___ READING PASSAGE

[SOLR-18130][WIP] Unified connection string CloudSolrClient.Builder implementation#4260
Conversation
dsmiley
left a comment
There was a problem hiding this comment.
Great start! Heck; this is even contributable as-is... say maybe with some additonal usages of this nifty constructor.
@epugh in the CLI (or anywhere you know of) can this be used? From my experience, this is useful for clients creating CloudSolrClient in a generic way with respect to where the state comes from.
| * <p>The parser automatically detects the mode based on the presence of a scheme: | ||
| * | ||
| * <ul> | ||
| * <li>If any part starts with {@code http://} or {@code https://}, the entire string is | ||
| * treated as a list of HTTP(S) URLs. | ||
| * <li>Otherwise, it treated as a ZooKeeper connection string (with optional chroot) | ||
| * </ul> | ||
| * | ||
| * <p><b>Important:</b> Mixed schemes (e.g. zk hosts + HTTP URLs) are not allowed and will | ||
| * result in an error when building the client. | ||
| * | ||
| * <p>Usage examples: | ||
| * | ||
| * <pre>{@code | ||
| * // ZooKeeper with chroot | ||
| * new CloudSolrClient.Builder("zk1:2181,zk2:2181,zk3:2181/solr"); | ||
| * | ||
| * // ZooKeeper without chroot | ||
| * new CloudSolrClient.Builder("zk1:2181,zk2:2181,zk3:2181"); | ||
| * | ||
| * // Direct HTTPS connections | ||
| * new CloudSolrClient.Builder("https://solr1:8983/solr,https://solr2:8983/solr"); | ||
| * }</pre> | ||
| * |
There was a problem hiding this comment.
I would drop all this honestly
| * @param connectionString a string specifying either ZooKeeper connection string or HTTP(S) | ||
| * Solr URLs | ||
| * @throws IllegalArgumentException if string is null, empty, or malformed | ||
| * @see CloudClientConnectionString#parse(String) for parsing logic |
There was a problem hiding this comment.

______

▸ EXERCISE INSTRUCTIONS
**a)** Translate this sentence from the pull request discussion into Spanish: "From my experience, this is useful for clients creating CloudSolrClient in a generic way with respect to where the state comes from."
**b)** Arrange the bounding-box listing as a two-column CSV, starting with its first line and going on through the line with "[565,274,699,441]". Use the columns request and box, with one row per request: put the request text under request and its answer under box, each in a single quoted field with line breaks turned into spaces.

___ DATA FOR THIS EXERCISE

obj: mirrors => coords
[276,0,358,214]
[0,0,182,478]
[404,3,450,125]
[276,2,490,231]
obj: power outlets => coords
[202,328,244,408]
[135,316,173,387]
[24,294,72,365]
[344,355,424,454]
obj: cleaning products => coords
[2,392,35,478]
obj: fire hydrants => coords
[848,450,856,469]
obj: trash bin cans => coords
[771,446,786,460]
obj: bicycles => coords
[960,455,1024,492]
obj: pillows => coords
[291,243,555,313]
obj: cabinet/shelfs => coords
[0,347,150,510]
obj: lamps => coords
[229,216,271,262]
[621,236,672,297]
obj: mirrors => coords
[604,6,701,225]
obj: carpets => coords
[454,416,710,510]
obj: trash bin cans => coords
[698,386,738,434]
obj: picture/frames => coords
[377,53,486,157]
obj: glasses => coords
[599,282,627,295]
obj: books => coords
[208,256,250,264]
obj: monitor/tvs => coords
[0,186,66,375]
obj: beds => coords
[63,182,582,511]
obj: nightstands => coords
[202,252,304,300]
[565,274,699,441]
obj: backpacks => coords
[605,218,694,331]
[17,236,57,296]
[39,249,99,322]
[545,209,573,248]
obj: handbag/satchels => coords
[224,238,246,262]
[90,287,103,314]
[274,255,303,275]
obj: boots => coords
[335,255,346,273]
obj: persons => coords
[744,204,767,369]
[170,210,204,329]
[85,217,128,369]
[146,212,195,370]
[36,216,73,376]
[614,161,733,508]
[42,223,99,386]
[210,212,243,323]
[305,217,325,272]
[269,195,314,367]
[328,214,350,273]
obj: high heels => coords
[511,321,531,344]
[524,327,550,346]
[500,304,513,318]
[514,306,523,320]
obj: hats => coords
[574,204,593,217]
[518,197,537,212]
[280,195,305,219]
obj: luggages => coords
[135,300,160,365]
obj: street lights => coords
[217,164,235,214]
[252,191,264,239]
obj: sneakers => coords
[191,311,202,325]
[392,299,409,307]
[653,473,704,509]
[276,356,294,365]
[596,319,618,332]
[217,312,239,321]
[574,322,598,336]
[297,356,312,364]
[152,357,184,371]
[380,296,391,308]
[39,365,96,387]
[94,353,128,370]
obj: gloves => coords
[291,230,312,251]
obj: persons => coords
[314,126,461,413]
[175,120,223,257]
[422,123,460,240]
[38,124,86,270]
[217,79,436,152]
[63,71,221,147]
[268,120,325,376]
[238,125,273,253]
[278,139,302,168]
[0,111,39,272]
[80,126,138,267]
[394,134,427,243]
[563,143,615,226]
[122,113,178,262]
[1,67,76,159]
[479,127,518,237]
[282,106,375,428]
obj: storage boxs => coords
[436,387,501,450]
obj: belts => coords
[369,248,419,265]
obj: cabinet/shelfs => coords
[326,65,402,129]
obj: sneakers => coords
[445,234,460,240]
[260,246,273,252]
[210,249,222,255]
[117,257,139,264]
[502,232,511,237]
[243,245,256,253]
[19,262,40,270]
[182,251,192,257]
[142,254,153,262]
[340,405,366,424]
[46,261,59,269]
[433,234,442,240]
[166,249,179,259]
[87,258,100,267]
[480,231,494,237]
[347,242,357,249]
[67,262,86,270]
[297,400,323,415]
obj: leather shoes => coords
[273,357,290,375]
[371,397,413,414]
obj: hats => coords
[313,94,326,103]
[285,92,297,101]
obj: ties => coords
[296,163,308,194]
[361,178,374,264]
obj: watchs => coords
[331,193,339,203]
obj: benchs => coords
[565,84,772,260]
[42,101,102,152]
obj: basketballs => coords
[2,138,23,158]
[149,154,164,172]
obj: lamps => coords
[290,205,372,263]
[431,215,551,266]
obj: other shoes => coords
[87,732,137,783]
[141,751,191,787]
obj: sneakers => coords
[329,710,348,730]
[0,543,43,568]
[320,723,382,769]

______

▸ SOLUTIONS TO THE TASKS
**a)** Según mi experiencia, esto es útil para los clientes que crean CloudSolrClient de forma genérica con respecto a de dónde proviene el estado.

**b)**
request,box
"obj: mirrors => coords","[276,0,358,214] [0,0,182,478] [404,3,450,125] [276,2,490,231]"
"obj: power outlets => coords","[202,328,244,408] [135,316,173,387] [24,294,72,365] [344,355,424,454]"
"obj: cleaning products => coords","[2,392,35,478]"
"obj: fire hydrants => coords","[848,450,856,469]"
"obj: trash bin cans => coords","[771,446,786,460]"
"obj: bicycles => coords","[960,455,1024,492]"
"obj: pillows => coords","[291,243,555,313]"
"obj: cabinet/shelfs => coords","[0,347,150,510]"
"obj: lamps => coords","[229,216,271,262] [621,236,672,297]"
"obj: mirrors => coords","[604,6,701,225]"
"obj: carpets => coords","[454,416,710,510]"
"obj: trash bin cans => coords","[698,386,738,434]"
"obj: picture/frames => coords","[377,53,486,157]"
"obj: glasses => coords","[599,282,627,295]"
"obj: books => coords","[208,256,250,264]"
"obj: monitor/tvs => coords","[0,186,66,375]"
"obj: beds => coords","[63,182,582,511]"
"obj: nightstands => coords","[202,252,304,300] [565,274,699,441]"